En dépit d’une moindre connectivité par rapport à leurs homologues européens (notion définissant les voyages sans escale au départ ou à destination d’un aéroport donné ; les voyages à destination ou au départ de l'aéroport, avec une escale avant d’y arriver ou après l’avoir quitté ; enfin les voyages avec escale sur le hub considéré dans le but de repartir vers la destination finale), et d’une compétitivité plombée par les charges sociales et des coûts de transport aérien plus élevés (taux d’imposition de plus de 62 % contre 40,6 % en moyenne en Europe), l’ensemble des aéroports français ont totalisé 181 millions de passagers en 2015, un trafic en hausse de 3,1 %, par rapport en 2014. Le trafic à bas coût confirme sa place importante : dans les dix principaux aéroports français, ce trafic a augmenté de 9,4 % par rapport à 2014. La part du trafic low cost sur les aéroports régionaux est passée de 28,1 % à 41,1% entre 2009 et 2015.

Ici et ailleurs, de nombreuses plates-formes sont aujourd’hui impliquées dans des programmes d’investissement. Rapide survol non exhaustif.

Bordeaux-Mérignac, qui a franchi le cap des 5 millions de passagers en 2015 soit une augmentation de 61 % depuis 2009, prévoit la construction d’un nouveau terminal, assurant la jonction entre deux principaux terminaux existants.

Aéroports de Paris a prévu un budget 1,5 milliard d’euros entre 2016 et 2020 pour agrandir des terminaux et développer un quartier d’affaires voisin d'Orly (30 millions de passagers).

Ailleurs, l'aéroport international de Dubaï vient de connaître son ultime phase d'expansion, qui porte sa capacité à 90 millions de passagers annuels.

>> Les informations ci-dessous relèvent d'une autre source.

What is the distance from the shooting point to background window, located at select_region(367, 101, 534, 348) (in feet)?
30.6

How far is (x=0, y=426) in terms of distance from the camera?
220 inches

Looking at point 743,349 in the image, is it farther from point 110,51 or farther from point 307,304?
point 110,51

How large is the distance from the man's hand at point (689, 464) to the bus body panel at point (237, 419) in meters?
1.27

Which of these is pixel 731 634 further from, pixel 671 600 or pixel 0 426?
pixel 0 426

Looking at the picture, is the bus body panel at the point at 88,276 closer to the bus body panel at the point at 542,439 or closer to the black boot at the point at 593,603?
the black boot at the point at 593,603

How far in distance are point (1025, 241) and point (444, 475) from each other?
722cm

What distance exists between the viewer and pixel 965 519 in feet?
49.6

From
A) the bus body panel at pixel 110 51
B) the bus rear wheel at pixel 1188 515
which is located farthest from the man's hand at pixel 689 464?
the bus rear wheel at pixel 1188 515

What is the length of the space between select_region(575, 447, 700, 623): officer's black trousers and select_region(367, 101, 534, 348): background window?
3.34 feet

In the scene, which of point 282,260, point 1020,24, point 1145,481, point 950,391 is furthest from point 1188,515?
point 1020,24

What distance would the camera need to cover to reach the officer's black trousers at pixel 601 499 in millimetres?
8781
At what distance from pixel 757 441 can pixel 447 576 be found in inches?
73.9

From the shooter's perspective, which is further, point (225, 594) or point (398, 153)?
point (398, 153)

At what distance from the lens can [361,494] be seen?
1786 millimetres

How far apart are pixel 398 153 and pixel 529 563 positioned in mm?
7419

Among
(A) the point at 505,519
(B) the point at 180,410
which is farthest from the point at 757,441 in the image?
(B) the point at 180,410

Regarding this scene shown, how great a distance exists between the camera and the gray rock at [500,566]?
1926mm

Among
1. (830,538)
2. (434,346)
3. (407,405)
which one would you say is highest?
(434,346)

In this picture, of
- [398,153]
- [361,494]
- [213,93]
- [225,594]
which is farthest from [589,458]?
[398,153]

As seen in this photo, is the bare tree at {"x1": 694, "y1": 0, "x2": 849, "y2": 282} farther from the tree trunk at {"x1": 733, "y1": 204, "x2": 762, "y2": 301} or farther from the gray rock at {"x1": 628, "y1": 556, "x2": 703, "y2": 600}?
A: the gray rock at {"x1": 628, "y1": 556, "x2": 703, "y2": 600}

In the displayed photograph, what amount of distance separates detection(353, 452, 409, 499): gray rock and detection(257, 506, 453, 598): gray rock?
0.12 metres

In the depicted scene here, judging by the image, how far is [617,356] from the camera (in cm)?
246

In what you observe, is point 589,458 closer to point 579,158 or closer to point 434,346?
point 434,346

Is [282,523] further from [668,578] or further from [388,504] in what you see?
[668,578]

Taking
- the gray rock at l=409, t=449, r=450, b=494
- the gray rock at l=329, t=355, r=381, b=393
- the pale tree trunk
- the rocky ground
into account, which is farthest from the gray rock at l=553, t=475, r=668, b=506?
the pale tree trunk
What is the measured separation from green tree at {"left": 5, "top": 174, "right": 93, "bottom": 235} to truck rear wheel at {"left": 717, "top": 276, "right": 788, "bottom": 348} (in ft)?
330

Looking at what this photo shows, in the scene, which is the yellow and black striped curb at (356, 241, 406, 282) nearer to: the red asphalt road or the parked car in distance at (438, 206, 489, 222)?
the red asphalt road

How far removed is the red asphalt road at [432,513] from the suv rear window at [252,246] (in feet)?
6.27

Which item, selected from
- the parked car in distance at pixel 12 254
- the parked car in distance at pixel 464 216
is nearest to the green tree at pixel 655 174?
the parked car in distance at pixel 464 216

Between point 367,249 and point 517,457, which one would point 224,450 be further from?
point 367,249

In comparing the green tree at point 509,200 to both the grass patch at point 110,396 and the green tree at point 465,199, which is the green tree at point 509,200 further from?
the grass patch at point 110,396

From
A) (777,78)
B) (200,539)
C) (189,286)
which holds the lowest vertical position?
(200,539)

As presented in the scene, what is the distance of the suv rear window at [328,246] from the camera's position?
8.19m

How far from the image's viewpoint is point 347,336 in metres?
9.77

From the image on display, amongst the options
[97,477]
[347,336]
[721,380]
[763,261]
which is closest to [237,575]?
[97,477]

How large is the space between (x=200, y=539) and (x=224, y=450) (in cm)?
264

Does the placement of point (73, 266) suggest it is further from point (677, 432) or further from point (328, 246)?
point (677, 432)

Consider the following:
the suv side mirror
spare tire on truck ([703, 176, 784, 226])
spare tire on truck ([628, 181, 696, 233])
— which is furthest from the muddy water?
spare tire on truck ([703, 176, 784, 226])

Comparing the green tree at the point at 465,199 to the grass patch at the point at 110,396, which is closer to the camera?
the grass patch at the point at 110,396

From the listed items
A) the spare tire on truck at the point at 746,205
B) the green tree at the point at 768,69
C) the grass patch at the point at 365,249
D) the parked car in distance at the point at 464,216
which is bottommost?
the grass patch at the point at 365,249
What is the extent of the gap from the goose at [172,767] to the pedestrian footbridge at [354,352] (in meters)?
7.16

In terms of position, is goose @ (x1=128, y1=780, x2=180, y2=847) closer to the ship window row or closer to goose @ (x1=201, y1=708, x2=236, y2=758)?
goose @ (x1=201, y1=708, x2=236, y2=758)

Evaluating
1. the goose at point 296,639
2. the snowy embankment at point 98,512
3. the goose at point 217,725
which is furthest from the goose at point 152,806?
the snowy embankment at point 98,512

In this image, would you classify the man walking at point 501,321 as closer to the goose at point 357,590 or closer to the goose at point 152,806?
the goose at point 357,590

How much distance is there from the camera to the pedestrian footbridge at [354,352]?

À Mexico, la plateforme (capacité de 50 millions de passagers annuels) doit entrer en service en octobre 2020 et remplacer l'actuel aéroport Benito Juarez, situé en ville et complètement saturé.

Changi à Singapour (55,5 millions de passagers en 2015) s'apprête à ouvrir un nouveau terminal en 2017 puis un autre en 2018.

Istanbul a décidé de se doter d'un nouvel aéroport, appelé à remplacer complètement celui d'Atatürk. Un projet pharaonique dont la première phase doit être inaugurée au premier semestre 2018.

La mise en service des nouvelles installations qui porteront les capacités de l’aéroport d'Oslo à 28 millions de passagers est prévue pour avril 2017.

L'aéroport de Munich vient de mettre en service son nouveau satellite qui augmente de 11 millions de passagers la capacité annuelle de l'aéroport (40 millions de voyageurs en 2015).